*The request*. Print, please, the line that contains "What is the correct" and each line after it to the end of the entries, unchanged and with nothing else.

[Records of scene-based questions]
------------------------------------
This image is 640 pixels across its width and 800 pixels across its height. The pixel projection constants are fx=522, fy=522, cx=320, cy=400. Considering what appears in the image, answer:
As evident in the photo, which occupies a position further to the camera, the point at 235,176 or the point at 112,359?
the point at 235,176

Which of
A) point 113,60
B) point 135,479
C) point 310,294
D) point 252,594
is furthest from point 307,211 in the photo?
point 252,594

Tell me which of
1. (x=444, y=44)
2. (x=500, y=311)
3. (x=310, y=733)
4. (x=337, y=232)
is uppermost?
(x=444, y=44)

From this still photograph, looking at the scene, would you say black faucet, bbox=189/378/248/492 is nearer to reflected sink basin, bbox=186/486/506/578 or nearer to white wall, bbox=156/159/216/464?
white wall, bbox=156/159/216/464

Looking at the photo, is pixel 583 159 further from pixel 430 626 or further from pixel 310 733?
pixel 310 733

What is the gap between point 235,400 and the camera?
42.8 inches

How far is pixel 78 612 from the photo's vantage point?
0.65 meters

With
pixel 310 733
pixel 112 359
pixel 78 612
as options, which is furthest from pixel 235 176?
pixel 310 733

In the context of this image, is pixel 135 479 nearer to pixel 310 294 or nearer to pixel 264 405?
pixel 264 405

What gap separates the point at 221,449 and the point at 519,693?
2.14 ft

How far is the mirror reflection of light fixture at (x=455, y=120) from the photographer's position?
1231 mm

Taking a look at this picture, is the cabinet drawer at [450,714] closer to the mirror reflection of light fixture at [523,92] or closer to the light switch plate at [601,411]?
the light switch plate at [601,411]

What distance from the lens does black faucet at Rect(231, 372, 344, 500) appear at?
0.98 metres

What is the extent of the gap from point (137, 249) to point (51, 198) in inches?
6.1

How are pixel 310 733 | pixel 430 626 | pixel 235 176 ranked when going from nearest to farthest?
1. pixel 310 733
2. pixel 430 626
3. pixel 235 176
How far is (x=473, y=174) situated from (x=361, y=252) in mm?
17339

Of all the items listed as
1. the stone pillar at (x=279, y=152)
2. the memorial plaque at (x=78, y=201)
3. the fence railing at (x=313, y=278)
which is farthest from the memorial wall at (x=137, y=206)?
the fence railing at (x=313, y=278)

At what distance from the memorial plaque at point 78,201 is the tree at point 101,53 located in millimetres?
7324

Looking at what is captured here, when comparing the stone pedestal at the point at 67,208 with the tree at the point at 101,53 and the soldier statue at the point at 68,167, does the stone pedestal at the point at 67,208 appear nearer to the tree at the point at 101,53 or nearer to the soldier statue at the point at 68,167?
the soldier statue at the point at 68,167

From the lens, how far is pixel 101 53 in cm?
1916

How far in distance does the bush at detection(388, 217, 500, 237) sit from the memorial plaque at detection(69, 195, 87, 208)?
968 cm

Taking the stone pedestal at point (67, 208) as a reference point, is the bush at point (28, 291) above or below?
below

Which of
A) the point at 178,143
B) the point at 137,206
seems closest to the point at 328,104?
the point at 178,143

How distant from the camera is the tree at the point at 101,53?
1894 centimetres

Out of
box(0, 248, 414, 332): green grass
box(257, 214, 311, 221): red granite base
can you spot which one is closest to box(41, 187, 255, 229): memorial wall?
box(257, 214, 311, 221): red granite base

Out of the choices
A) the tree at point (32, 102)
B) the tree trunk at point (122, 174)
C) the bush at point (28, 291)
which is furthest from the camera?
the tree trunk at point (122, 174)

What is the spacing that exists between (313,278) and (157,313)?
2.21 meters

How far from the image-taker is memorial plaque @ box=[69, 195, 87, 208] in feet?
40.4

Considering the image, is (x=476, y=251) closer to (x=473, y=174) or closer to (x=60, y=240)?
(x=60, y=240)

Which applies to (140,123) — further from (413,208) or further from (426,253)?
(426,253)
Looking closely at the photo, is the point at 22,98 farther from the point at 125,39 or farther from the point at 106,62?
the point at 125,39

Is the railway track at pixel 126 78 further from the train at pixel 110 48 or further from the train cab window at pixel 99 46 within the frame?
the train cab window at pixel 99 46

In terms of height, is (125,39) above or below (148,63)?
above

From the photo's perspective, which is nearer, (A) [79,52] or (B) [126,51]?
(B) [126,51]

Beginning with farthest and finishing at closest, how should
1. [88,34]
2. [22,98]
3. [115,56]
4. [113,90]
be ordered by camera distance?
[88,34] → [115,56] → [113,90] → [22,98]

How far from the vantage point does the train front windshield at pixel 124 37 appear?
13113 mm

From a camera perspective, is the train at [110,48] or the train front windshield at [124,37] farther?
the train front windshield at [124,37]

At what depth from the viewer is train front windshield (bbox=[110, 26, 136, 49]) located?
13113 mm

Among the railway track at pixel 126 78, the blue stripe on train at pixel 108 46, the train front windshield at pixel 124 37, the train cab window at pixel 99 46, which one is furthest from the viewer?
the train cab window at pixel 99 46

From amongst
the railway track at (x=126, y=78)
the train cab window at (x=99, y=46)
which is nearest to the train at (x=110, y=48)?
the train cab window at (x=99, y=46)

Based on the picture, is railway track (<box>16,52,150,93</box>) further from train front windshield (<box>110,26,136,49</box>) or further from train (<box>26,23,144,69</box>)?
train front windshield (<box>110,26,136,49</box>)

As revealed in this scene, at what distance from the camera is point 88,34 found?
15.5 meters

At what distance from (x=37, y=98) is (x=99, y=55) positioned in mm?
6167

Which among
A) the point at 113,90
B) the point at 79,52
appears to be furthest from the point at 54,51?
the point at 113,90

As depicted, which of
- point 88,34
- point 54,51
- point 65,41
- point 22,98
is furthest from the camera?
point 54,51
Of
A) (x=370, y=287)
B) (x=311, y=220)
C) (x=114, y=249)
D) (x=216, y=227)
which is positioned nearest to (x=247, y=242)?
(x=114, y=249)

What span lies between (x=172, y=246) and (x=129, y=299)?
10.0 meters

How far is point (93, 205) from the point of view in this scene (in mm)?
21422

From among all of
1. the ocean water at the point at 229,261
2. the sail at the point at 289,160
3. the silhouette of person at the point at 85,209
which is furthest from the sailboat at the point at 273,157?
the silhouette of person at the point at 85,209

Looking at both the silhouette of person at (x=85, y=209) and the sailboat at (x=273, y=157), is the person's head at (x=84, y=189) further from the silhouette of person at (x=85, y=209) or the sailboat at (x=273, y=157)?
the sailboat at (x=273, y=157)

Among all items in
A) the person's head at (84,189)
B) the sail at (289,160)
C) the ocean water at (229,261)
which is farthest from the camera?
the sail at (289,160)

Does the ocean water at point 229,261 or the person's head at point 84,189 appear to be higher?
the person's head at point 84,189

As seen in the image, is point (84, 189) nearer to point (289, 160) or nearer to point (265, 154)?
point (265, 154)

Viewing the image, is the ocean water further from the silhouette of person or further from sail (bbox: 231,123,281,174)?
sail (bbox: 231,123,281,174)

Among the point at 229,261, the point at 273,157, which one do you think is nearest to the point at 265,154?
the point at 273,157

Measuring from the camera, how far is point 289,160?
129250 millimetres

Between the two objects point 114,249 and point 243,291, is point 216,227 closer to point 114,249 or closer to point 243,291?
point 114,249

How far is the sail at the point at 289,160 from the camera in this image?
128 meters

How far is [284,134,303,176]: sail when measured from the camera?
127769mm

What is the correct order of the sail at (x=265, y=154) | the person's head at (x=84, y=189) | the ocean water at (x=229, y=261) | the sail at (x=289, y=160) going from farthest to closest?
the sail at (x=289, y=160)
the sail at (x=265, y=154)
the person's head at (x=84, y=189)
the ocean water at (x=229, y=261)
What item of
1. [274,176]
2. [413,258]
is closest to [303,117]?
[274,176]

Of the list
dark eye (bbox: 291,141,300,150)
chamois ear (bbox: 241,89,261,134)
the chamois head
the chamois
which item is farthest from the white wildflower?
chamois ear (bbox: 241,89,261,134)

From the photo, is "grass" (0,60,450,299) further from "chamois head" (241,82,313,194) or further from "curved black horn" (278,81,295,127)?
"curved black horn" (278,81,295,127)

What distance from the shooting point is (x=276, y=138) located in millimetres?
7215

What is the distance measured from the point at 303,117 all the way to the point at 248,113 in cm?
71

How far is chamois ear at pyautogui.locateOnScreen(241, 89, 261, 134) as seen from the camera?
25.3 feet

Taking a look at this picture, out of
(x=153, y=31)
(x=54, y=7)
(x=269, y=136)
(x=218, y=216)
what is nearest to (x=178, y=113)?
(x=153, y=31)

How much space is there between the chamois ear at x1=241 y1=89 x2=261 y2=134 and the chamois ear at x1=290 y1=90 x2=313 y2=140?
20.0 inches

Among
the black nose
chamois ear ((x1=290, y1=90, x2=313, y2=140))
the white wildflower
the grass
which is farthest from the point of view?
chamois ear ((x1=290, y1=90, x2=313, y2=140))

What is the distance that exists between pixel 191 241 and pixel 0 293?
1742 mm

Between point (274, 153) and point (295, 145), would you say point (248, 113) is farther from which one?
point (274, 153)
------------------------------------
*Solution below*.
What is the correct order of the sail at (x=265, y=154) | the person's head at (x=84, y=189) | the ocean water at (x=229, y=261) | the sail at (x=289, y=160) going from farthest to closest?
the sail at (x=289, y=160)
the sail at (x=265, y=154)
the person's head at (x=84, y=189)
the ocean water at (x=229, y=261)
What item of
1. [274,176]
2. [413,258]
is closest to [303,117]?
[274,176]

Of the list
dark eye (bbox: 291,141,300,150)
chamois ear (bbox: 241,89,261,134)
the chamois head
the chamois
which item is farthest from the white wildflower?
chamois ear (bbox: 241,89,261,134)

From the photo, is "grass" (0,60,450,299) further from "chamois head" (241,82,313,194) or further from "curved black horn" (278,81,295,127)?
"curved black horn" (278,81,295,127)

What distance from the shooting point is (x=276, y=138) located in millimetres?
7215

What is the distance measured from the point at 303,117 all the way to the point at 248,113 in cm?
71

How far is chamois ear at pyautogui.locateOnScreen(241, 89, 261, 134) as seen from the camera?
25.3 feet

Taking a look at this picture, out of
(x=153, y=31)
(x=54, y=7)
(x=269, y=136)
(x=218, y=216)
what is nearest to (x=178, y=113)?
(x=153, y=31)

How much space is there between the chamois ear at x1=241 y1=89 x2=261 y2=134 and the chamois ear at x1=290 y1=90 x2=313 y2=140?
20.0 inches

Among
the black nose
chamois ear ((x1=290, y1=90, x2=313, y2=140))
the white wildflower
the grass
which is farthest from the point of view?
chamois ear ((x1=290, y1=90, x2=313, y2=140))

What is the distance that exists between pixel 191 241 and pixel 0 293?
1742 mm

Between point (274, 153) and point (295, 145), would you say point (248, 113) is farther from which one?
point (274, 153)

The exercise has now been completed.